10) Redemption of promotional vouchers

10.1 Vouchers which are issued free of charge by the Seller as part of promotions with a certain validity period and which cannot be purchased by the Customer (hereinafter “promotional vouchers”) can only be redeemed in the Seller’s online shop and only within the specified period.

10.2 Individual products may be excluded from the voucher promotion, provided that a corresponding restriction results from the content of the promotional voucher.

10.3 Promotional vouchers can only be redeemed before completion of the order process. Subsequent offsetting is not possible.

10.4 Only one promotional voucher can be redeemed per order.

10.5 The value of the goods must be at least equal to the amount of the promotional voucher. Any remaining credit will not be refunded by the Seller.

10.6 If the value of the promotional voucher is not sufficient to cover the order, one of the other payment methods offered by the Seller can be selected to settle the difference.

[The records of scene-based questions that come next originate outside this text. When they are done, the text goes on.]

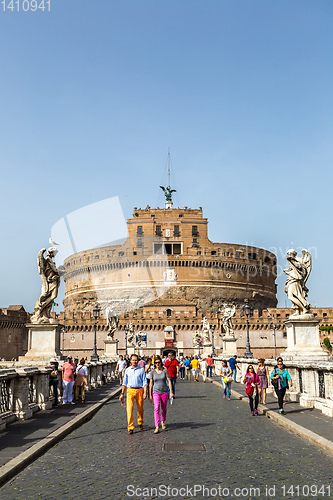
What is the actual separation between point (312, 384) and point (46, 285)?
283 inches

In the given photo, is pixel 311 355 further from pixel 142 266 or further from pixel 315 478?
pixel 142 266

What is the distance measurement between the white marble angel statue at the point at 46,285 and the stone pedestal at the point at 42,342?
0.21m

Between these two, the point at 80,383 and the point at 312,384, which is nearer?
the point at 312,384

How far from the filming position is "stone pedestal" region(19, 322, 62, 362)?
13859 millimetres

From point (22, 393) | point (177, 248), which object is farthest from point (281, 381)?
point (177, 248)

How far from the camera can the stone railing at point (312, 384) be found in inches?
418

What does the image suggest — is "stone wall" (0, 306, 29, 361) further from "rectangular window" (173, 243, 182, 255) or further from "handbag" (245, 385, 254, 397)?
"handbag" (245, 385, 254, 397)

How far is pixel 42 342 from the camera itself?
45.9 feet

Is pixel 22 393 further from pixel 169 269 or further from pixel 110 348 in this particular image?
pixel 169 269

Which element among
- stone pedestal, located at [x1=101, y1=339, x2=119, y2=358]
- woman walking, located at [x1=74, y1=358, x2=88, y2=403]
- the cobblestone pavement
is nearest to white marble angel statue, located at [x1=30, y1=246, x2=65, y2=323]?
woman walking, located at [x1=74, y1=358, x2=88, y2=403]

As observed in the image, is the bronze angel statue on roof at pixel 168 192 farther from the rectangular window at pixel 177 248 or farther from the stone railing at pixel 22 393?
the stone railing at pixel 22 393

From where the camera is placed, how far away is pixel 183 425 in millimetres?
10492

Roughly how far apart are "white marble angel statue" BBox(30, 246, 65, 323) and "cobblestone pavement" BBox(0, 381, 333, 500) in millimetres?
4576

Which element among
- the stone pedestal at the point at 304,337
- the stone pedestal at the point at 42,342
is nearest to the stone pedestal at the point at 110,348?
the stone pedestal at the point at 42,342
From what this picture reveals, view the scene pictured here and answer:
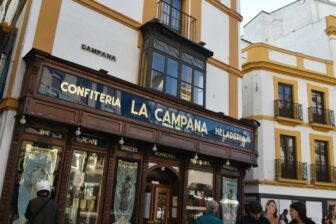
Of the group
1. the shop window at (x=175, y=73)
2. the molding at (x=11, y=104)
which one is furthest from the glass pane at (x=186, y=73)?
the molding at (x=11, y=104)

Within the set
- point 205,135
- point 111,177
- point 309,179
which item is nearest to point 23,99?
point 111,177

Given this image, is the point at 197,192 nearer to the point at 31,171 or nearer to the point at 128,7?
the point at 31,171

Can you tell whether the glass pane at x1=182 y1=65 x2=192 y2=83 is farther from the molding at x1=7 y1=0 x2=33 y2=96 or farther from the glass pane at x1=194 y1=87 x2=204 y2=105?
the molding at x1=7 y1=0 x2=33 y2=96

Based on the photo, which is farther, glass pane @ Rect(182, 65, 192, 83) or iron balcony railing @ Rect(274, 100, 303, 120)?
iron balcony railing @ Rect(274, 100, 303, 120)

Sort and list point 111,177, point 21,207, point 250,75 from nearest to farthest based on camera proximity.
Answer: point 21,207 < point 111,177 < point 250,75

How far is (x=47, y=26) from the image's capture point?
9453mm

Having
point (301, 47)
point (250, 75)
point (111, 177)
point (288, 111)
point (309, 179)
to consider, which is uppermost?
point (301, 47)

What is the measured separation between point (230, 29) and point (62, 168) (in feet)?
32.3

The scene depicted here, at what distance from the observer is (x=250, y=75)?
18844 mm

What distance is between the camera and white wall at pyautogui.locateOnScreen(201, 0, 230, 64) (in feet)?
45.2

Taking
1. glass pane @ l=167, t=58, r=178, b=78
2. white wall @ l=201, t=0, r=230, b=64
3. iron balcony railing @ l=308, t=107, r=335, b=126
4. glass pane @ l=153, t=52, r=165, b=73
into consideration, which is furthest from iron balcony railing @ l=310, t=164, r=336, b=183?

10.7 The credit of a promotional voucher will neither be paid out in cash nor bear interest.

10.8 The promotional voucher will not be refunded if the Customer returns the goods paid for in whole or in part with the promotional voucher within the scope of their statutory right of withdrawal.

10.9 The promotional voucher is transferable. The Seller can render performance with discharging effect to the respective holder who redeems the promotional voucher in the Seller’s online shop. This does not apply if the Seller has knowledge or grossly negligent ignorance of the lack of authorisation, the lack of legal capacity or the lack of power of representation of the respective holder.

11) Redemption of gift vouchers

11.1 Vouchers that can be purchased via the Seller’s online shop (hereinafter “gift vouchers”) can only be redeemed in the Seller’s online shop, unless otherwise results from the voucher.

11.2 Gift vouchers and remaining credit from gift vouchers can be redeemed until the end of the third year after the year of purchase of the voucher. Remaining credit will be credited to the Customer until the expiry date.

11.3 Gift vouchers can only be redeemed before completion of the order process. Subsequent offsetting is not possible.

11.4 Only one gift voucher can be redeemed per order.

11.5 Gift vouchers can only be used for the purchase of goods and not for the purchase of further gift vouchers.

11.6 If the value of the gift voucher is not sufficient to cover the order, one of the other payment methods offered by the Seller can be selected to settle the difference.

11.7 The credit of a gift voucher will neither be paid out in cash nor bear interest.

11.8 The gift voucher is transferable. The Seller can render performance with discharging effect to the respective holder who redeems the gift voucher in the Seller’s online shop. This does not apply if the Seller has knowledge or grossly negligent ignorance of the lack of authorisation, the lack of legal capacity or the lack of power of representation of the respective holder.

12) Applicable law

For all legal relationships of the parties, the law of the Federal Republic of Germany shall apply to the exclusion of the laws on the international sale of movable goods. In the case of consumers, this choice of law applies only insofar as the protection granted is not withdrawn by mandatory provisions of the law of the state in which the consumer has their habitual residence.

13) Place of jurisdiction

If the Customer acts as a merchant, a legal entity under public law or a special fund under public law with its registered office within the sovereign territory of the Federal Republic of Germany, the exclusive place of jurisdiction for all disputes arising from this contract is the Seller’s place of business. If the Customer has their registered office outside the sovereign territory of the Federal Republic of Germany, the Seller’s place of business is the exclusive place of jurisdiction for all disputes arising from this contract if the contract or claims arising from the contract can be attributed to the professional or commercial activity of the Customer. In the foregoing cases, however, the Seller is in any case entitled to bring an action before the court at the Customer’s registered office.

14) Alternative dispute resolution

The Seller is neither obliged nor willing to participate in a dispute resolution procedure before a consumer arbitration board.